Reproduce the data verbatim from the line containing "From the photo on" through the line containing "105 millimetres", with both of those lines included and nothing else.
* * * * * * *
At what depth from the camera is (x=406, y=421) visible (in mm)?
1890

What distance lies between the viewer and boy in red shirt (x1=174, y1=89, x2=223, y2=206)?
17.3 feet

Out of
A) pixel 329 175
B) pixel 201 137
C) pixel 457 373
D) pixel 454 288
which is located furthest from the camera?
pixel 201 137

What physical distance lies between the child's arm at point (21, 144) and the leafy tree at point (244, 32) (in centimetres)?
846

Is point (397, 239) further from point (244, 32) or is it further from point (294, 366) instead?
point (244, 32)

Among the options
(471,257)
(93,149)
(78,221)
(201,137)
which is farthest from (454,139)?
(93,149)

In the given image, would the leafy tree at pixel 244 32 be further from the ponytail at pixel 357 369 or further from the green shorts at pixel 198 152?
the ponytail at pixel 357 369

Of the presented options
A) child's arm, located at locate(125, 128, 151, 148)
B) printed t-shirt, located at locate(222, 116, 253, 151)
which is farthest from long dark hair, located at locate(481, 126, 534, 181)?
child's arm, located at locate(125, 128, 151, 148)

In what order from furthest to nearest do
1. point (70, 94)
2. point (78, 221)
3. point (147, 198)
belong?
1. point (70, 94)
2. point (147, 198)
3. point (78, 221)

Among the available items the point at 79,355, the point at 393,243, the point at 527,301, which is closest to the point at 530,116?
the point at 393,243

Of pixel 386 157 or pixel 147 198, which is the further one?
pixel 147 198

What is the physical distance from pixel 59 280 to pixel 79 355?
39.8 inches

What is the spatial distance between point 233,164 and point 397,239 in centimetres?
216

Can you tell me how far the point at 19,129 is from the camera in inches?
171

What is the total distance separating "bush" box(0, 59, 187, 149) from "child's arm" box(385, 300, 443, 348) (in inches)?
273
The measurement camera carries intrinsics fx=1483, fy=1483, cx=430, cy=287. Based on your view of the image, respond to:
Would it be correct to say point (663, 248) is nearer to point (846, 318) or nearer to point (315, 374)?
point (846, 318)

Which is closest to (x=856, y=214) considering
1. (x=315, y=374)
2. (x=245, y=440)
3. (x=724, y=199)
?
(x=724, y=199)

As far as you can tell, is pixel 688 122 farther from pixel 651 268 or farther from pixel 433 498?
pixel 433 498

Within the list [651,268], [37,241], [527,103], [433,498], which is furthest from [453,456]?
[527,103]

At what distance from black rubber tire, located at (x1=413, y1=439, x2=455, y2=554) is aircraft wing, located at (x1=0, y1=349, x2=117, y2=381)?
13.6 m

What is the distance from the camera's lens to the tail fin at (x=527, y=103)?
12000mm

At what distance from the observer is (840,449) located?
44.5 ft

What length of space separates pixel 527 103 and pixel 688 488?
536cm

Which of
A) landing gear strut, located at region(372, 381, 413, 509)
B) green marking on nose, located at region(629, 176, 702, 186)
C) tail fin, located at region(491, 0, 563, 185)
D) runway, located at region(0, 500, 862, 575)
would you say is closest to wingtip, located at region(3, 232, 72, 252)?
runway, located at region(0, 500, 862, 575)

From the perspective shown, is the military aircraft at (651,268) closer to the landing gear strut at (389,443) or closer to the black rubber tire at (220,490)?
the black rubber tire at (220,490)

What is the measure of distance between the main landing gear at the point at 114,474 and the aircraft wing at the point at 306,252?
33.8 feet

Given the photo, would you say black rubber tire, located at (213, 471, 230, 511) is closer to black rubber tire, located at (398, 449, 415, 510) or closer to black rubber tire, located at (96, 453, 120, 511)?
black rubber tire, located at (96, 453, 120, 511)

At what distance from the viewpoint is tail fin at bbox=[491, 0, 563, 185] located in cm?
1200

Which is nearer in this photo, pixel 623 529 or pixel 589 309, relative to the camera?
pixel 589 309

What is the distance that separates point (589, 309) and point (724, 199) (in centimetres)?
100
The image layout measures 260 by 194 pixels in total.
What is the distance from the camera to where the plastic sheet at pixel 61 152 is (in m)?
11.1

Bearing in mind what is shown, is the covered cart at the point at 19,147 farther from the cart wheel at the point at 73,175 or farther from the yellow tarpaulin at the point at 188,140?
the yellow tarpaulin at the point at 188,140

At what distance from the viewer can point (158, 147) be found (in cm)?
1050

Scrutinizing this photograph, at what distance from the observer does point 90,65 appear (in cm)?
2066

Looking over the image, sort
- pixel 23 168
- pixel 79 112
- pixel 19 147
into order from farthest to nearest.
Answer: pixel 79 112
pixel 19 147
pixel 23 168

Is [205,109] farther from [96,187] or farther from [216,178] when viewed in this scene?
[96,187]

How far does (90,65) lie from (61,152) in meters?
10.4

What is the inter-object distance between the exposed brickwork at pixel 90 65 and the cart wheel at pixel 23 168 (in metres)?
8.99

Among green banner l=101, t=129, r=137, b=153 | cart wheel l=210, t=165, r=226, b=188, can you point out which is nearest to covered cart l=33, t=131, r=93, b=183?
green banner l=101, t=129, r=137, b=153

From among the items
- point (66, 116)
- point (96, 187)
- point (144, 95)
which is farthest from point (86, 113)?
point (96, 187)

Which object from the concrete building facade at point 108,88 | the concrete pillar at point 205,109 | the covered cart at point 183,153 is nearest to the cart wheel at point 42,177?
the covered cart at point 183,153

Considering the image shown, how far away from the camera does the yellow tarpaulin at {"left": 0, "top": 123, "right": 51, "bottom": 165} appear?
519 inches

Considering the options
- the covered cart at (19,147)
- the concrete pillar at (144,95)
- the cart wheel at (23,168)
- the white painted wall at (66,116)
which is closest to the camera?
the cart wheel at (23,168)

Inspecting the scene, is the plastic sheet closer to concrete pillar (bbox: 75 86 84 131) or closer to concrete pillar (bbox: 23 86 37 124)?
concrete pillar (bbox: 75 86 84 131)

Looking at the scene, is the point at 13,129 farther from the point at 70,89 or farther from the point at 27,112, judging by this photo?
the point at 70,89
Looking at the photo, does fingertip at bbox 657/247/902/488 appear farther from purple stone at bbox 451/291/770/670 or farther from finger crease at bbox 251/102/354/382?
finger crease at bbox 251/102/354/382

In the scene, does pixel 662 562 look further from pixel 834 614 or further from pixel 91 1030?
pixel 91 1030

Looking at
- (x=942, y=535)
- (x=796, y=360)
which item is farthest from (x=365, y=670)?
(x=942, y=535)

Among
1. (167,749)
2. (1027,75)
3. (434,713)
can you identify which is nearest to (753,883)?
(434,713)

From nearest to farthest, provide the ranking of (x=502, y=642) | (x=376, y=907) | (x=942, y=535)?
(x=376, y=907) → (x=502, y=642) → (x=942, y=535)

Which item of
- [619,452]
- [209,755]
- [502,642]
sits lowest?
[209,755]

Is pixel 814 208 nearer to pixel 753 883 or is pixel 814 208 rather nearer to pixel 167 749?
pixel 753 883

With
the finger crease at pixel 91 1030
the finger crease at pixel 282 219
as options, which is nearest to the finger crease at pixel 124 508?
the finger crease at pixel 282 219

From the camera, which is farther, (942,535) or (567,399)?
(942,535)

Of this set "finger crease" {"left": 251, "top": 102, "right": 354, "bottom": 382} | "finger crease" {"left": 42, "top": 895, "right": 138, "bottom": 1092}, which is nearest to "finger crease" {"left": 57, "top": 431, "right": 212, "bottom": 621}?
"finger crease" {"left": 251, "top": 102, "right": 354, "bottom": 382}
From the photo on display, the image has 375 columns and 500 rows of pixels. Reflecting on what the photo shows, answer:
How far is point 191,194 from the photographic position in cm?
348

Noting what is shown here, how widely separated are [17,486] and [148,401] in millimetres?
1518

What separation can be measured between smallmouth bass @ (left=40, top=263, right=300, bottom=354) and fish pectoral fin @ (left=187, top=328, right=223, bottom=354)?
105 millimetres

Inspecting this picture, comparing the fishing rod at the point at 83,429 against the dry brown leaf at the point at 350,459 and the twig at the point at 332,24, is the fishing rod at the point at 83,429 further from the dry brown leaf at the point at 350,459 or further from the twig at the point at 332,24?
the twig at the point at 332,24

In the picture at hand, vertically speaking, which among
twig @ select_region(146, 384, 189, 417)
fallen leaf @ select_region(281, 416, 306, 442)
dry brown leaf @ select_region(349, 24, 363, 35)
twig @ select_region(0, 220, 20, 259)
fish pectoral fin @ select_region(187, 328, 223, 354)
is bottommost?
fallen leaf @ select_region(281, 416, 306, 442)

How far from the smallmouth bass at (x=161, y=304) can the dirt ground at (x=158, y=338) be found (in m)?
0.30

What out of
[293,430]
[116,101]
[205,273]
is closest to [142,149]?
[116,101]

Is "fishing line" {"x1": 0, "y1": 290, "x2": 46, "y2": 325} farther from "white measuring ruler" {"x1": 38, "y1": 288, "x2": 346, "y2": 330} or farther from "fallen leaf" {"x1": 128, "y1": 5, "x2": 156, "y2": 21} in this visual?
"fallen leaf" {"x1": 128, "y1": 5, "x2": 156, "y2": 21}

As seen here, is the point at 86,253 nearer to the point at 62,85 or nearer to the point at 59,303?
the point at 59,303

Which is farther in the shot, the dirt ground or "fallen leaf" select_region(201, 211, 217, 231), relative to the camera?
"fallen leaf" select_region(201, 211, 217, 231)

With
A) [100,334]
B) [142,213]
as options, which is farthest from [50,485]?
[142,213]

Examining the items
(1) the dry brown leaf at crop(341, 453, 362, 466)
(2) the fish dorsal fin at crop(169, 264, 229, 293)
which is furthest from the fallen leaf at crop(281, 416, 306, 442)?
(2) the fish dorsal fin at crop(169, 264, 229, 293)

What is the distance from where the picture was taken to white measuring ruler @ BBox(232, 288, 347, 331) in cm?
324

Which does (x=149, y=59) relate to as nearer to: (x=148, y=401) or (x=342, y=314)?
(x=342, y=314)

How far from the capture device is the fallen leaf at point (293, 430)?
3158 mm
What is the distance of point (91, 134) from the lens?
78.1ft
* * * * * * *
● Output
From the photo on display, the image has 375 columns and 500 rows of pixels. Reflecting on what the photo shows, answer:
How far is point 191,194 from the photographic position in cm?
348

Noting what is shown here, how widely separated are [17,486] and [148,401] in millimetres?
1518

What separation can be measured between smallmouth bass @ (left=40, top=263, right=300, bottom=354) and fish pectoral fin @ (left=187, top=328, right=223, bottom=354)?
105 millimetres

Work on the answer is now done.